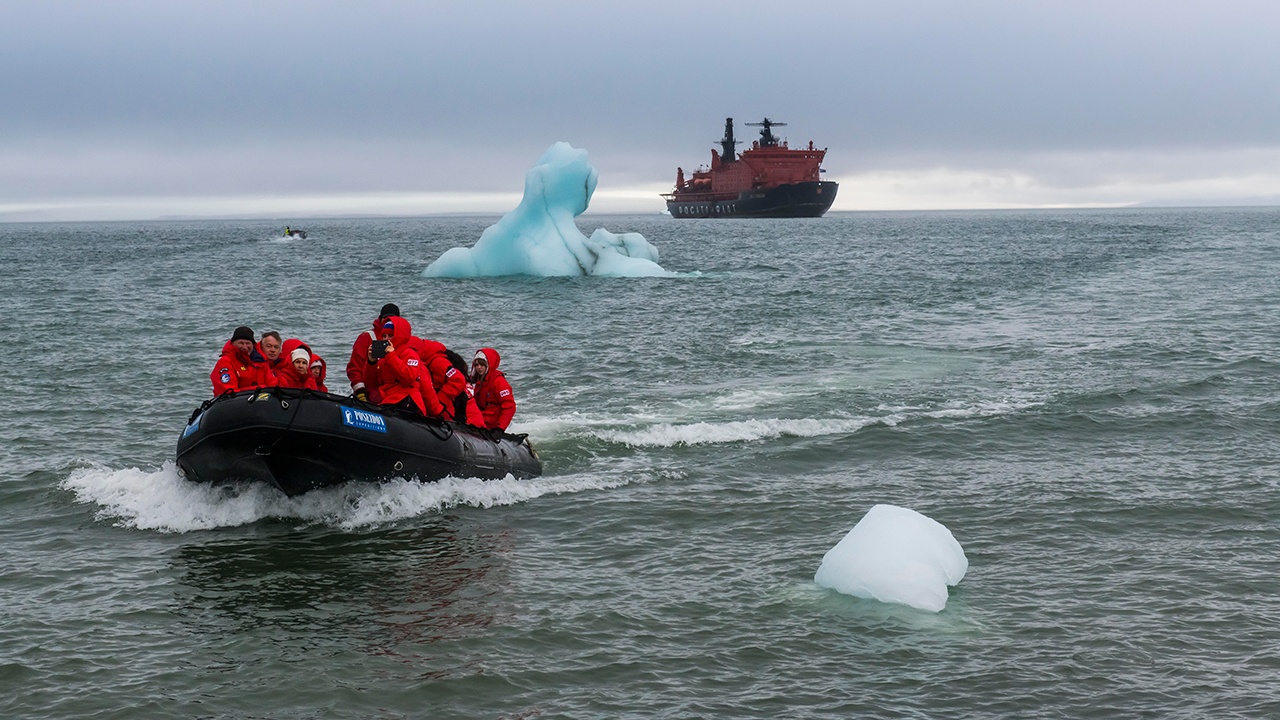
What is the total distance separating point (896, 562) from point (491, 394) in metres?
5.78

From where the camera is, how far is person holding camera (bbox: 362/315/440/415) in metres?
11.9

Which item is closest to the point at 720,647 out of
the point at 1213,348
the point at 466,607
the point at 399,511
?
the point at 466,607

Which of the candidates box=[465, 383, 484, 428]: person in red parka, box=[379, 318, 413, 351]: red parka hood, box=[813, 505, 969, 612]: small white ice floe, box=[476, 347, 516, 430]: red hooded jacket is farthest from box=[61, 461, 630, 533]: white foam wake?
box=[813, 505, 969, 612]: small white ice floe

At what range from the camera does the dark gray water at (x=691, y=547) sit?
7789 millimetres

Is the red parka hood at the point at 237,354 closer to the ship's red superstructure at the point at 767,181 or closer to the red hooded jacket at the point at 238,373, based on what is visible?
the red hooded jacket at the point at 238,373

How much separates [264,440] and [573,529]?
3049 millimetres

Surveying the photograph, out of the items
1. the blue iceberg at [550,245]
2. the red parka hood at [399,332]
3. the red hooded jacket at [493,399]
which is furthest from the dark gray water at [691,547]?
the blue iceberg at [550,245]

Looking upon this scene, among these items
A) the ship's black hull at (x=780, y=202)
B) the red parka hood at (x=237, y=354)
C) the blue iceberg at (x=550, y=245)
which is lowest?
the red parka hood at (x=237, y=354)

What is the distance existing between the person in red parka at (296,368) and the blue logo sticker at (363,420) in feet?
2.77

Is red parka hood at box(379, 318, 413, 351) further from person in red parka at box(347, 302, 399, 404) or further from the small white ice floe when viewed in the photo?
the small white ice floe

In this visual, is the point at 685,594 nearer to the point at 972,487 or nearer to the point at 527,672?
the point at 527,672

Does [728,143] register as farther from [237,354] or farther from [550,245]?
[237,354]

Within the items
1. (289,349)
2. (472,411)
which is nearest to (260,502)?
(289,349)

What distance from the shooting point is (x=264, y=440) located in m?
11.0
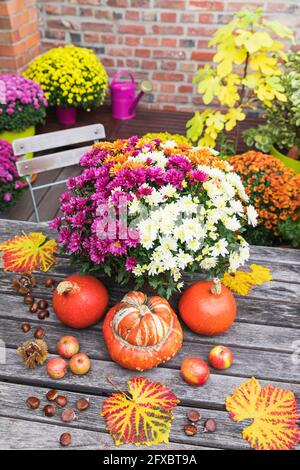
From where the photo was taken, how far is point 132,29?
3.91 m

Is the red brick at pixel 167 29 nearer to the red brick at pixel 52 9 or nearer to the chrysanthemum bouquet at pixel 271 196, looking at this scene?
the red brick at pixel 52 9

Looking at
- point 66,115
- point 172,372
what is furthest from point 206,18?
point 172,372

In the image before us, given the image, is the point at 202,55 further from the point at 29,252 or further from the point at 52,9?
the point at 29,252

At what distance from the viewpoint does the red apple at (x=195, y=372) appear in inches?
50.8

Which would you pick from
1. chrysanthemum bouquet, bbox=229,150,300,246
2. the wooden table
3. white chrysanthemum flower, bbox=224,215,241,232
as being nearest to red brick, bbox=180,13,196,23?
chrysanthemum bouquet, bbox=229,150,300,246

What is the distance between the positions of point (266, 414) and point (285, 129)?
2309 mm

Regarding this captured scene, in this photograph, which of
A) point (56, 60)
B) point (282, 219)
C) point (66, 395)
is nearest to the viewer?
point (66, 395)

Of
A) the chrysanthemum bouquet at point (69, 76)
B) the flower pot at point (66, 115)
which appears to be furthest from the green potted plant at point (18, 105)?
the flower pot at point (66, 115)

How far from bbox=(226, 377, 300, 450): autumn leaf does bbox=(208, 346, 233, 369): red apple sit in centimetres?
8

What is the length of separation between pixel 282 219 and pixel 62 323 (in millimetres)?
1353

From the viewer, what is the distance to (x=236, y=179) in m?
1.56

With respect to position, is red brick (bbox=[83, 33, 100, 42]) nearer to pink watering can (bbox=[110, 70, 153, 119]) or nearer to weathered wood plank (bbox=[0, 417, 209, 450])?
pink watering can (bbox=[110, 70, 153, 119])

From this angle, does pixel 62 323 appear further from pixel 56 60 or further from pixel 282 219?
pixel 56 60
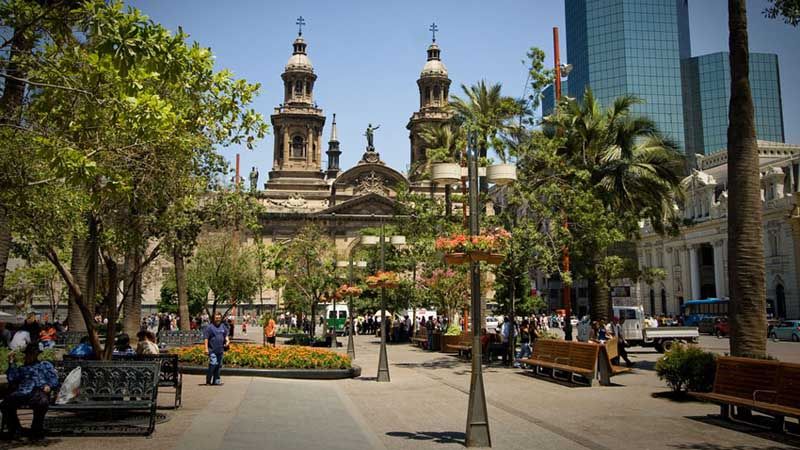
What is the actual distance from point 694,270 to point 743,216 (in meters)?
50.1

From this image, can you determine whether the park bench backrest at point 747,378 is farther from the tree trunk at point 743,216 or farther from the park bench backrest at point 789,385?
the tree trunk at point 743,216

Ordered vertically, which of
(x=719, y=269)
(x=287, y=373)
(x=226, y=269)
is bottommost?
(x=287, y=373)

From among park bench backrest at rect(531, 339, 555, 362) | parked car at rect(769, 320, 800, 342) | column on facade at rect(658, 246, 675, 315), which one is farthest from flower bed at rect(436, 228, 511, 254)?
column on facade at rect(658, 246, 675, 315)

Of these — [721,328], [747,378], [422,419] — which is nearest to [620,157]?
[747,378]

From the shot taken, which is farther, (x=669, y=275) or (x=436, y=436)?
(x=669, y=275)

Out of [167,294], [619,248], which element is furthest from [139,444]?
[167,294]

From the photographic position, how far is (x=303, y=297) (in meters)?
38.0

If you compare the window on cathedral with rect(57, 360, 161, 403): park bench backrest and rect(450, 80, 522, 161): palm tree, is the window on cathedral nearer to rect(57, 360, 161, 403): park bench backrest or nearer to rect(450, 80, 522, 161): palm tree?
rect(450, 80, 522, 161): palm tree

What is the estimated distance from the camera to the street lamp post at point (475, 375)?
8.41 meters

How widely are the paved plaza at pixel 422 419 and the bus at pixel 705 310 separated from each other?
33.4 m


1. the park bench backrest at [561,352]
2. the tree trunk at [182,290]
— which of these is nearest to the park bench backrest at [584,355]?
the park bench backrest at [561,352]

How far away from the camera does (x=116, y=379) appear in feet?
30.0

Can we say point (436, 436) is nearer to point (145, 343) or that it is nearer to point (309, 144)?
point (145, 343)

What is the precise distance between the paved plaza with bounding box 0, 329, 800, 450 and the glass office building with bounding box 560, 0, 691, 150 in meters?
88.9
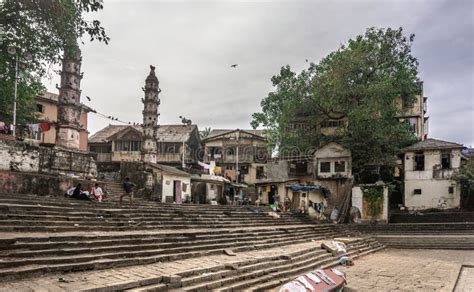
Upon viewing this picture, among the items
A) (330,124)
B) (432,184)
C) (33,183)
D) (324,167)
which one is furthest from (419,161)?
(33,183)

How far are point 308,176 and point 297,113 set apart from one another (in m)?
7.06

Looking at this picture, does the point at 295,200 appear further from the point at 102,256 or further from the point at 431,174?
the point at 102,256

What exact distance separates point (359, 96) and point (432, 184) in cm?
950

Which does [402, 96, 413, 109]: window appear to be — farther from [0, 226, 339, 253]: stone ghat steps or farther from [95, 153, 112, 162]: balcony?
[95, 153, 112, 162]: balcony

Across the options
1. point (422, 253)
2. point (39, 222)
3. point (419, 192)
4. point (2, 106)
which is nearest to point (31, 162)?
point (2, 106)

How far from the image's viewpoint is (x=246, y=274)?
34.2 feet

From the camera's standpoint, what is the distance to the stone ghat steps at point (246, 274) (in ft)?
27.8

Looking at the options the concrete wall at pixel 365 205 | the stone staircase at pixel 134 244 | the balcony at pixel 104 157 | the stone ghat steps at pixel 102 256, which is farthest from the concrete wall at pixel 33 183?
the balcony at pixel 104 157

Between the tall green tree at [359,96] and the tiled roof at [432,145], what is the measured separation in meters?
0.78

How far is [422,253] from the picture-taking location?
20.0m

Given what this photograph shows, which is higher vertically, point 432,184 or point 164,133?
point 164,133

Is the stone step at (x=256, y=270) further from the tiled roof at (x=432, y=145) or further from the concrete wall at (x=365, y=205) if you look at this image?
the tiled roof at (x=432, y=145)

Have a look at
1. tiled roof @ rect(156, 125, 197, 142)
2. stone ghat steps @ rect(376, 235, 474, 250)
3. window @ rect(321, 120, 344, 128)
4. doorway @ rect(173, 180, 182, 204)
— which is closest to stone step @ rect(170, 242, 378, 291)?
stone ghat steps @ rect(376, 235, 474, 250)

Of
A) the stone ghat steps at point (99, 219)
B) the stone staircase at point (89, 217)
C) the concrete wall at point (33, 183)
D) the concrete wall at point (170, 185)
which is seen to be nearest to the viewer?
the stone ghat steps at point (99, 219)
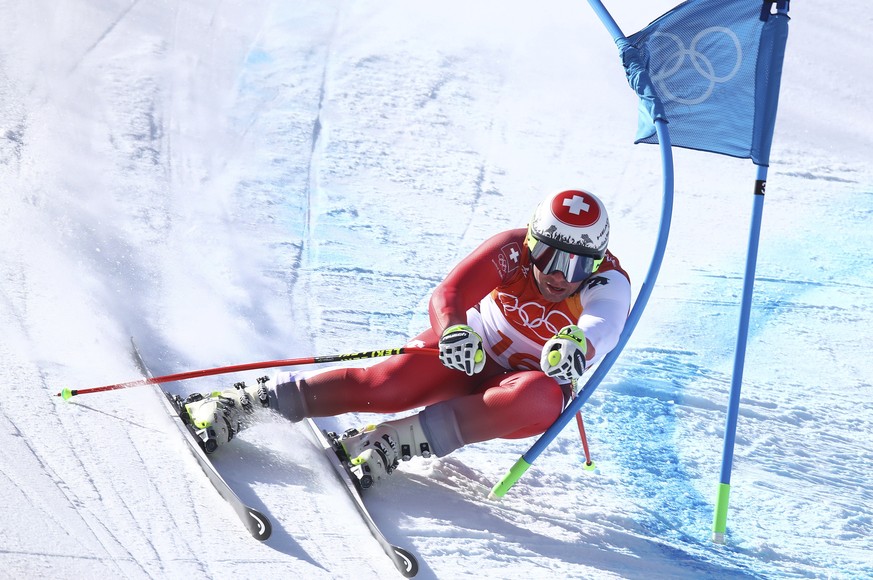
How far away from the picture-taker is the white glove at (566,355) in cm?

#####

- **Given task**: Copy the records above exactly, omitting every picture.

- **Full answer**:
What is the total distance separating point (896, 562) from point (491, 394) in metres?
5.78

From where the camera is, how far is person holding camera (bbox: 362/315/440/415) in metres?
11.9

Which item is closest to the point at 720,647 out of
the point at 1213,348
the point at 466,607
the point at 399,511
?
the point at 466,607

Which of the candidates box=[465, 383, 484, 428]: person in red parka, box=[379, 318, 413, 351]: red parka hood, box=[813, 505, 969, 612]: small white ice floe, box=[476, 347, 516, 430]: red hooded jacket is farthest from box=[61, 461, 630, 533]: white foam wake?
box=[813, 505, 969, 612]: small white ice floe

At what range from the camera does the dark gray water at (x=691, y=547) sit?
7789 millimetres

Is the red parka hood at the point at 237,354 closer to the ship's red superstructure at the point at 767,181 or closer to the red hooded jacket at the point at 238,373, based on what is visible?
the red hooded jacket at the point at 238,373

How much separates [264,440] and [573,529]?
3049 millimetres

Surveying the photograph, out of the items
1. the blue iceberg at [550,245]
2. the red parka hood at [399,332]
3. the red hooded jacket at [493,399]
which is furthest from the dark gray water at [691,547]?
the blue iceberg at [550,245]

Looking upon this scene, among these items
A) the ship's black hull at (x=780, y=202)
B) the red parka hood at (x=237, y=354)
C) the blue iceberg at (x=550, y=245)
which is lowest?
the red parka hood at (x=237, y=354)

What is the distance existing between the person in red parka at (296,368) and the blue logo sticker at (363,420) in feet?
2.77

Is red parka hood at box(379, 318, 413, 351) further from person in red parka at box(347, 302, 399, 404) or further from the small white ice floe when viewed in the photo?
the small white ice floe

In this visual, is the point at 685,594 nearer to the point at 972,487 or nearer to the point at 527,672?
the point at 527,672

Does [728,143] register as farther from [237,354] or farther from [550,245]?
[237,354]

Within the items
1. (289,349)
2. (472,411)
which is nearest to (260,502)?
(289,349)

What distance from the shooting point is (x=264, y=440) located in m?
11.0
From where the photo was taken, how far is point 132,29?
3.91 m

Is the red brick at pixel 167 29 nearer to the red brick at pixel 52 9 or nearer to the chrysanthemum bouquet at pixel 271 196, looking at this scene?
the red brick at pixel 52 9

Looking at
- point 66,115
- point 172,372
what is furthest from point 206,18?
point 172,372

In the image before us, given the image, is the point at 202,55 further from the point at 29,252 or further from the point at 52,9?
the point at 29,252

At what distance from the viewpoint does the red apple at (x=195, y=372) appear in inches?
50.8

Which would you pick from
1. chrysanthemum bouquet, bbox=229,150,300,246
2. the wooden table
3. white chrysanthemum flower, bbox=224,215,241,232
as being nearest to red brick, bbox=180,13,196,23?
chrysanthemum bouquet, bbox=229,150,300,246

What is the distance between the positions of point (266, 414) and point (285, 129)?
2309 mm

Regarding this captured scene, in this photograph, which of
A) point (56, 60)
B) point (282, 219)
C) point (66, 395)
is nearest to the viewer?
point (66, 395)

Of
A) the chrysanthemum bouquet at point (69, 76)
B) the flower pot at point (66, 115)
which appears to be furthest from the green potted plant at point (18, 105)?
the flower pot at point (66, 115)

How far from bbox=(226, 377, 300, 450): autumn leaf does bbox=(208, 346, 233, 369): red apple sit in centimetres?
8

What is the length of separation between pixel 282 219 and pixel 62 323 (in millimetres)?
1353

From the viewer, what is the distance to (x=236, y=179) in m?
1.56

With respect to position, is red brick (bbox=[83, 33, 100, 42]) nearer to pink watering can (bbox=[110, 70, 153, 119]) or nearer to weathered wood plank (bbox=[0, 417, 209, 450])?
pink watering can (bbox=[110, 70, 153, 119])

From this angle, does pixel 62 323 appear further from pixel 56 60 or further from pixel 282 219?
pixel 56 60
What is the actual distance from point 694,270 to point 743,216 (in meters)?
50.1

From this image, can you determine whether the park bench backrest at point 747,378 is farther from the tree trunk at point 743,216 or farther from the park bench backrest at point 789,385?
the tree trunk at point 743,216

Ordered vertically, which of
(x=719, y=269)
(x=287, y=373)
(x=226, y=269)
is bottommost?
(x=287, y=373)

From among park bench backrest at rect(531, 339, 555, 362) | parked car at rect(769, 320, 800, 342) | column on facade at rect(658, 246, 675, 315), which one is farthest from flower bed at rect(436, 228, 511, 254)?
column on facade at rect(658, 246, 675, 315)

Of these — [721,328], [747,378], [422,419] — which is nearest to [620,157]?
[747,378]

From the shot taken, which is farther, (x=669, y=275) or (x=436, y=436)?
(x=669, y=275)

Out of [167,294], [619,248], which element is furthest from [139,444]?
[167,294]

From the photographic position, how far is (x=303, y=297) (in meters)?
38.0

If you compare the window on cathedral with rect(57, 360, 161, 403): park bench backrest and rect(450, 80, 522, 161): palm tree, is the window on cathedral nearer to rect(57, 360, 161, 403): park bench backrest or nearer to rect(450, 80, 522, 161): palm tree?
rect(450, 80, 522, 161): palm tree

What is the estimated distance from the camera to the street lamp post at point (475, 375)?
8.41 meters

How widely are the paved plaza at pixel 422 419 and the bus at pixel 705 310 separated from each other?
33.4 m


1. the park bench backrest at [561,352]
2. the tree trunk at [182,290]
— which of these is nearest to the park bench backrest at [584,355]?
the park bench backrest at [561,352]

How far away from the camera does (x=116, y=379) appear in feet?
30.0

Can we say point (436, 436) is nearer to point (145, 343) or that it is nearer to point (309, 144)?
point (145, 343)

What is the precise distance between the paved plaza with bounding box 0, 329, 800, 450 and the glass office building with bounding box 560, 0, 691, 150 in meters?
88.9
Upon viewing this picture, among the items
A) (330,124)
B) (432,184)
C) (33,183)
D) (324,167)
which one is furthest from (419,161)?
(33,183)

How far are point 308,176 and point 297,113 set apart from one another (in m)?
7.06

Looking at this picture, does the point at 295,200 appear further from the point at 102,256 or further from the point at 431,174?
the point at 102,256

What exact distance separates point (359, 96) and point (432, 184) in cm?
950

Which does [402, 96, 413, 109]: window appear to be — farther from [0, 226, 339, 253]: stone ghat steps or farther from [95, 153, 112, 162]: balcony?
[95, 153, 112, 162]: balcony

Across the options
1. point (422, 253)
2. point (39, 222)
3. point (419, 192)
4. point (2, 106)
which is nearest to point (31, 162)?
point (2, 106)

How far from the image's viewpoint is (x=246, y=274)?
34.2 feet

From the camera's standpoint, what is the distance to the stone ghat steps at point (246, 274) (in ft)?
27.8

Looking at the options the concrete wall at pixel 365 205 | the stone staircase at pixel 134 244 | the balcony at pixel 104 157 | the stone ghat steps at pixel 102 256, which is farthest from the concrete wall at pixel 33 183?
the balcony at pixel 104 157

Between the tall green tree at [359,96] and the tiled roof at [432,145], what is the measured separation in meters?
0.78

How far is [422,253] from the picture-taking location?
20.0m

Given what this photograph shows, which is higher vertically, point 432,184 or point 164,133?
point 164,133

Is the stone step at (x=256, y=270) further from the tiled roof at (x=432, y=145) or further from the concrete wall at (x=365, y=205) if you look at this image?
the tiled roof at (x=432, y=145)

Have a look at
1. tiled roof @ rect(156, 125, 197, 142)
2. stone ghat steps @ rect(376, 235, 474, 250)
3. window @ rect(321, 120, 344, 128)
4. doorway @ rect(173, 180, 182, 204)
— which is closest to stone step @ rect(170, 242, 378, 291)?
stone ghat steps @ rect(376, 235, 474, 250)

Of
A) the stone ghat steps at point (99, 219)
B) the stone staircase at point (89, 217)
C) the concrete wall at point (33, 183)
D) the concrete wall at point (170, 185)
which is seen to be nearest to the viewer?
the stone ghat steps at point (99, 219)
How far away from the picture-taker is the white glove at (566,355) in cm?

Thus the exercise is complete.